::: SELECTED EXCERPT :::
How can I replace all line breaks from a string in Java in such a way that will work on Windows and Linux (ie no OS specific problems of carriage return/line feed/new line etc.)?
I've tried (note readFileAsString is a function that reads a text file into a String):
String text = readFileAsString("textfile.txt");
text.replace("\n", "");
but this doesn't seem to work.
How can this be done?

You need to set text to the results of text.replace():
String text = readFileAsString("textfile.txt");
text = text.replace("\n", "").replace("\r", "");
This is necessary because Strings are immutable -- calling replace doesn't change the original String, it returns a new one that's been changed. If you don't assign the result to text, then that new String is lost and garbage collected.
As for getting the newline String for any environment -- that is available by calling System.getProperty("line.separator").

As noted in other answers, your code is not working primarily because String.replace(...) does not change the target String. (It can't - Java strings are immutable!) What replace actually does is to create and return a new String object with the characters changed as required. But your code then throws away that String ...
Here are some possible solutions. Which one is most correct depends on what exactly you are trying to do.
// #1
text = text.replace("\n", "");
Simply removes all the newline characters. This does not cope with Windows or Mac line terminations.
// #2
text = text.replace(System.getProperty("line.separator"), "");
Removes all line terminators for the current platform. This does not cope with the case where you are trying to process (for example) a UNIX file on Windows, or vice versa.
// #3
text = text.replaceAll("\\r|\\n", "");
Removes all Windows, UNIX or Mac line terminators. However, if the input file is text, this will concatenate words; e.g.
Goodbye cruel
world.
becomes
Goodbye cruelworld.
So you might actually want to do this:
// #4
text = text.replaceAll("\\r\\n|\\r|\\n", " ");
which replaces each line terminator with a space1. Since Java 8 you can also do this:
// #5
text = text.replaceAll("\\R", " ");
And if you want to replace multiple line terminator with one space:
// #6
text = text.replaceAll("\\R+", " ");
1 - Note there is a subtle difference between #3 and #4. The sequence \r\n represents a single (Windows) line terminator, so we need to be careful not to replace it with two spaces.
:::
> PARTS OF THE EXERCISE:
• a. Quote the Java line-break discussion verbatim, starting with "How can this" and going on through "and garbage collected.".
• b. Write what comes next in the Java line-break discussion, continuing on from its final sentence.
The data that follows is separate material and has no connection to the Java line-break discussion.
::: RAW DATA :::
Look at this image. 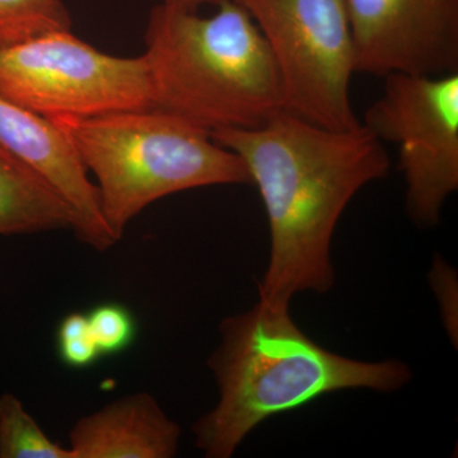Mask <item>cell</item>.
<instances>
[{"label": "cell", "instance_id": "6da1fadb", "mask_svg": "<svg viewBox=\"0 0 458 458\" xmlns=\"http://www.w3.org/2000/svg\"><path fill=\"white\" fill-rule=\"evenodd\" d=\"M210 134L242 159L267 210L270 256L260 301L289 306L297 293L331 291L337 223L352 198L390 170L382 140L364 123L331 129L291 111Z\"/></svg>", "mask_w": 458, "mask_h": 458}, {"label": "cell", "instance_id": "7a4b0ae2", "mask_svg": "<svg viewBox=\"0 0 458 458\" xmlns=\"http://www.w3.org/2000/svg\"><path fill=\"white\" fill-rule=\"evenodd\" d=\"M222 343L208 360L216 376V408L192 427L208 458H229L259 424L324 394L354 388L394 393L411 370L400 360L360 361L322 348L295 324L286 304L259 300L223 319Z\"/></svg>", "mask_w": 458, "mask_h": 458}, {"label": "cell", "instance_id": "3957f363", "mask_svg": "<svg viewBox=\"0 0 458 458\" xmlns=\"http://www.w3.org/2000/svg\"><path fill=\"white\" fill-rule=\"evenodd\" d=\"M199 11L156 5L146 31L155 108L208 131L251 129L286 110L284 84L260 30L233 0Z\"/></svg>", "mask_w": 458, "mask_h": 458}, {"label": "cell", "instance_id": "277c9868", "mask_svg": "<svg viewBox=\"0 0 458 458\" xmlns=\"http://www.w3.org/2000/svg\"><path fill=\"white\" fill-rule=\"evenodd\" d=\"M98 179L102 218L114 242L159 199L216 185L251 183L242 159L200 126L159 110L56 119Z\"/></svg>", "mask_w": 458, "mask_h": 458}, {"label": "cell", "instance_id": "5b68a950", "mask_svg": "<svg viewBox=\"0 0 458 458\" xmlns=\"http://www.w3.org/2000/svg\"><path fill=\"white\" fill-rule=\"evenodd\" d=\"M0 98L47 120L155 108L143 55H108L72 31L2 47Z\"/></svg>", "mask_w": 458, "mask_h": 458}, {"label": "cell", "instance_id": "8992f818", "mask_svg": "<svg viewBox=\"0 0 458 458\" xmlns=\"http://www.w3.org/2000/svg\"><path fill=\"white\" fill-rule=\"evenodd\" d=\"M260 30L286 110L331 129L360 125L351 101L354 50L345 0H233Z\"/></svg>", "mask_w": 458, "mask_h": 458}, {"label": "cell", "instance_id": "52a82bcc", "mask_svg": "<svg viewBox=\"0 0 458 458\" xmlns=\"http://www.w3.org/2000/svg\"><path fill=\"white\" fill-rule=\"evenodd\" d=\"M364 125L399 148L406 209L419 227H434L458 189V73L391 74Z\"/></svg>", "mask_w": 458, "mask_h": 458}, {"label": "cell", "instance_id": "ba28073f", "mask_svg": "<svg viewBox=\"0 0 458 458\" xmlns=\"http://www.w3.org/2000/svg\"><path fill=\"white\" fill-rule=\"evenodd\" d=\"M355 73H458V0H345Z\"/></svg>", "mask_w": 458, "mask_h": 458}, {"label": "cell", "instance_id": "9c48e42d", "mask_svg": "<svg viewBox=\"0 0 458 458\" xmlns=\"http://www.w3.org/2000/svg\"><path fill=\"white\" fill-rule=\"evenodd\" d=\"M0 146L49 182L80 216L82 242L106 251L114 241L102 218L98 188L65 132L51 120L0 98Z\"/></svg>", "mask_w": 458, "mask_h": 458}, {"label": "cell", "instance_id": "30bf717a", "mask_svg": "<svg viewBox=\"0 0 458 458\" xmlns=\"http://www.w3.org/2000/svg\"><path fill=\"white\" fill-rule=\"evenodd\" d=\"M181 429L155 397L129 394L77 421L69 445L74 458H171Z\"/></svg>", "mask_w": 458, "mask_h": 458}, {"label": "cell", "instance_id": "8fae6325", "mask_svg": "<svg viewBox=\"0 0 458 458\" xmlns=\"http://www.w3.org/2000/svg\"><path fill=\"white\" fill-rule=\"evenodd\" d=\"M57 229L78 237L80 216L38 172L0 146V236Z\"/></svg>", "mask_w": 458, "mask_h": 458}, {"label": "cell", "instance_id": "7c38bea8", "mask_svg": "<svg viewBox=\"0 0 458 458\" xmlns=\"http://www.w3.org/2000/svg\"><path fill=\"white\" fill-rule=\"evenodd\" d=\"M0 458H74L44 432L16 394H0Z\"/></svg>", "mask_w": 458, "mask_h": 458}, {"label": "cell", "instance_id": "4fadbf2b", "mask_svg": "<svg viewBox=\"0 0 458 458\" xmlns=\"http://www.w3.org/2000/svg\"><path fill=\"white\" fill-rule=\"evenodd\" d=\"M62 31H72L64 0H0V49Z\"/></svg>", "mask_w": 458, "mask_h": 458}, {"label": "cell", "instance_id": "5bb4252c", "mask_svg": "<svg viewBox=\"0 0 458 458\" xmlns=\"http://www.w3.org/2000/svg\"><path fill=\"white\" fill-rule=\"evenodd\" d=\"M87 316L102 357L128 351L137 339V319L123 304H98Z\"/></svg>", "mask_w": 458, "mask_h": 458}, {"label": "cell", "instance_id": "9a60e30c", "mask_svg": "<svg viewBox=\"0 0 458 458\" xmlns=\"http://www.w3.org/2000/svg\"><path fill=\"white\" fill-rule=\"evenodd\" d=\"M56 349L63 364L73 369H89L102 357L90 333L87 313L71 312L60 321Z\"/></svg>", "mask_w": 458, "mask_h": 458}, {"label": "cell", "instance_id": "2e32d148", "mask_svg": "<svg viewBox=\"0 0 458 458\" xmlns=\"http://www.w3.org/2000/svg\"><path fill=\"white\" fill-rule=\"evenodd\" d=\"M216 0H162L165 4L172 5V7L188 9V11H199L208 3H216Z\"/></svg>", "mask_w": 458, "mask_h": 458}]
</instances>
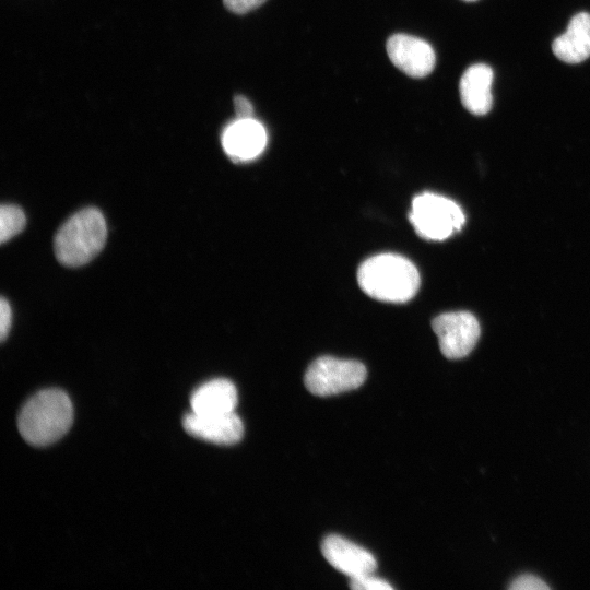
:::
> ANSWERS IN ORDER:
• a.
How can this be done?

You need to set text to the results of text.replace():
String text = readFileAsString("textfile.txt");
text = text.replace("\n", "").replace("\r", "");
This is necessary because Strings are immutable -- calling replace doesn't change the original String, it returns a new one that's been changed. If you don't assign the result to text, then that new String is lost and garbage collected.

• b.
This function normalizes down all whitespace, including line breaks, to single spaces. Not exactly what the original question asked for, but likely to do exactly what is needed in many cases:
import org.apache.commons.lang3.StringUtils;
final String cleansedString = StringUtils.normalizeSpace(rawString);

If you want to remove only line terminators that are valid on the current OS, you could do this:
text = text.replaceAll(System.getProperty("line.separator"), "");
If you want to make sure you remove any line separators, you can do it like this:
text = text.replaceAll("\\r|\\n", "");
Or, slightly more verbose, but less regexy:
text = text.replaceAll("\\r", "").replaceAll("\\n", "");

str = str.replaceAll("\\r\\n|\\r|\\n", " ");
Worked perfectly for me after searching a lot, having failed with every other line.

This would be efficient I guess
String s;
s = "try this\n try me.";
s.replaceAll("[\\r\\n]+", "")

Linebreaks are not the same under windows/linux/mac. You should use System.getProperties with the attribute line.separator.

String text = readFileAsString("textfile.txt").replaceAll("\n", "");
Even though the definition of trim() in oracle website is
"Returns a copy of the string, with leading and trailing whitespace omitted."
the documentation omits to say that new line characters (leading and trailing) will also be removed.
In short
String text = readFileAsString("textfile.txt").trim(); will also work for you.
(Checked with Java 6)

In Kotlin, and also since Java 11, String has lines() method, which returns list of lines in the multi-line string.
You can get all the lines and then merge them into a single string.
With Kotlin it will be as simple as
str.lines().joinToString("")

String text = readFileAsString("textfile.txt").replace("\n","");
.replace returns a new string, strings in Java are Immutable.

You may want to read your file with a BufferedReader. This class can break input into individual lines, which you can assemble at will. The way BufferedReader operates recognizes line ending conventions of the Linux, Windows and MacOS worlds automatically, regardless of the current platform.
Hence:
BufferedReader br = new BufferedReader(
new InputStreamReader("textfile.txt"));
StringBuilder sb = new StringBuilder();
for (;;) {
String line = br.readLine();
if (line == null)
break;
sb.append(line);
sb.append(' '); // SEE BELOW
}
String text = sb.toString();
Note that readLine() does not include the line terminator in the returned string. The code above appends a space to avoid gluing together the last word of a line and the first word of the next line.

I find it odd that (Apache) StringUtils wasn't covered here yet.
you can remove all newlines (or any other occurences of a substring for that matter) from a string using the .replace method
StringUtils.replace(myString, "\n", "");
This line will replace all newlines with the empty string.
because newline is technically a character you can optionally use the .replaceChars method that will replace characters
StringUtils.replaceChars(myString, '\n', '');

FYI if you can want to replace simultaneous muti-linebreaks with single line break then you can use
myString.trim().replaceAll("[\n]{2,}", "\n")
Or replace with a single space
myString.trim().replaceAll("[\n]{2,}", " ")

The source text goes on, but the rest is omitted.